Information provided
+++

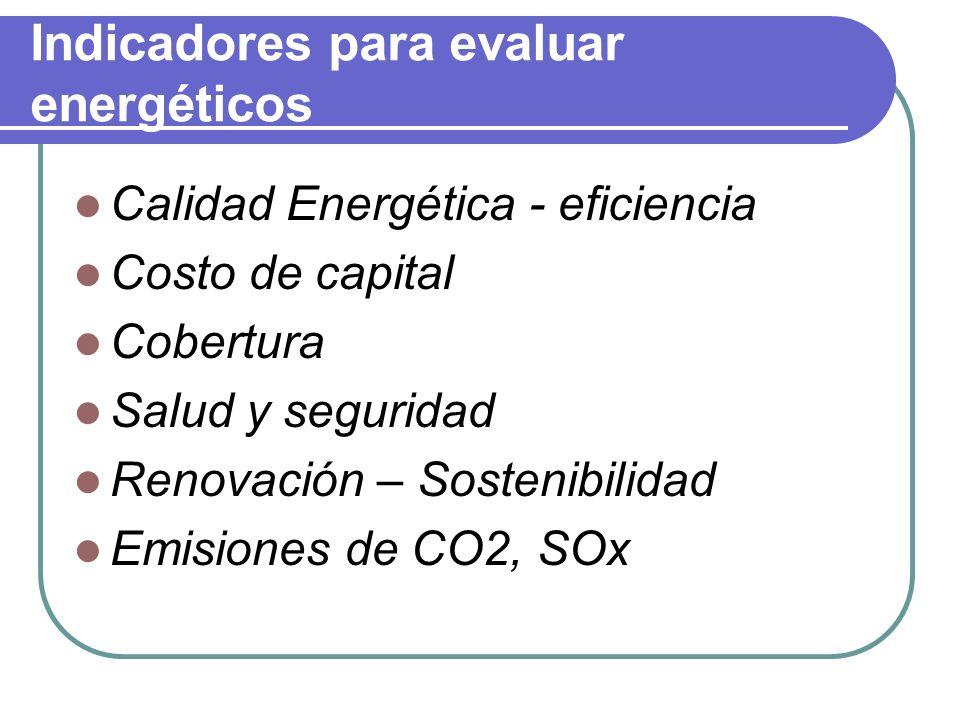 Indicadores para evaluar energéticos Calidad Energética - eficiencia Costo de capital Cobertura Salud y seguridad Renovación – Sostenibilidad Emisiones de CO2, SOx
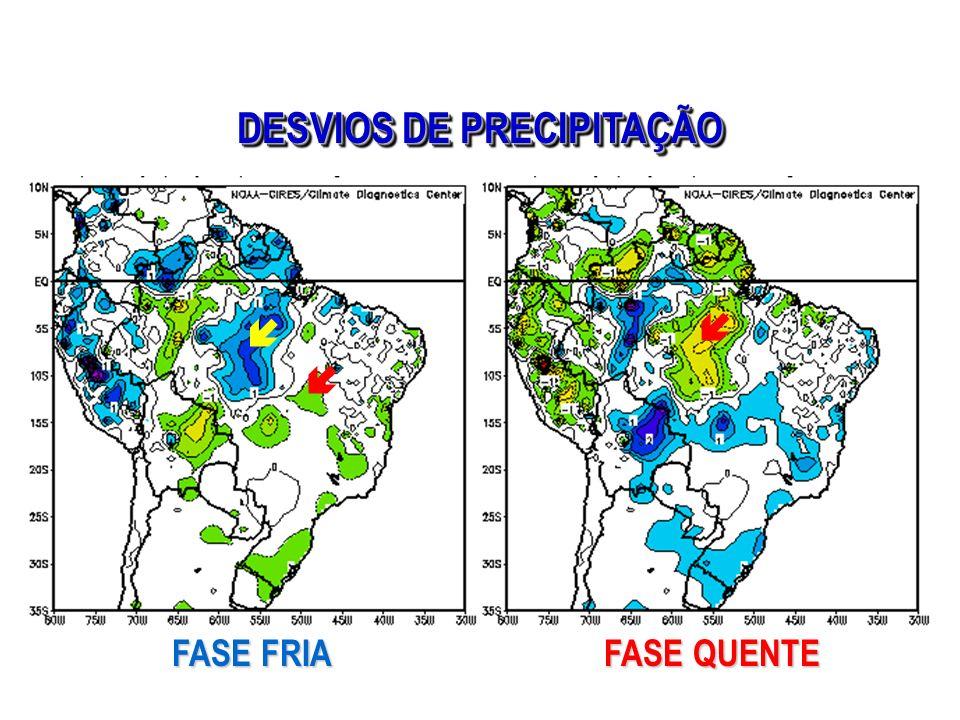 DESVIOS DE PRECIPITAÇÃO FASE FRIA FASE QUENTE
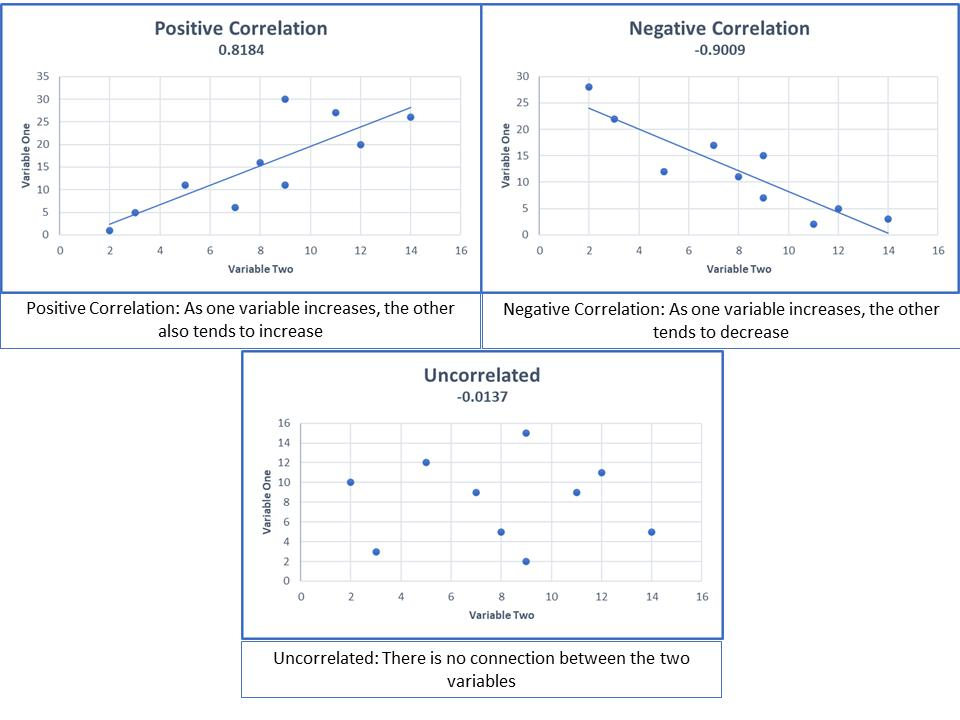 Regression to the mean is the flip side of correlation.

+++

Task objective
Pictures stay out; print everything else in the data exactly.

Solution below
 Indicadores para evaluar energéticos Calidad Energética - eficiencia Costo de capital Cobertura Salud y seguridad Renovación – Sostenibilidad Emisiones de CO2, SOx
 DESVIOS DE PRECIPITAÇÃO FASE FRIA FASE QUENTE
 Regression to the mean is the flip side of correlation.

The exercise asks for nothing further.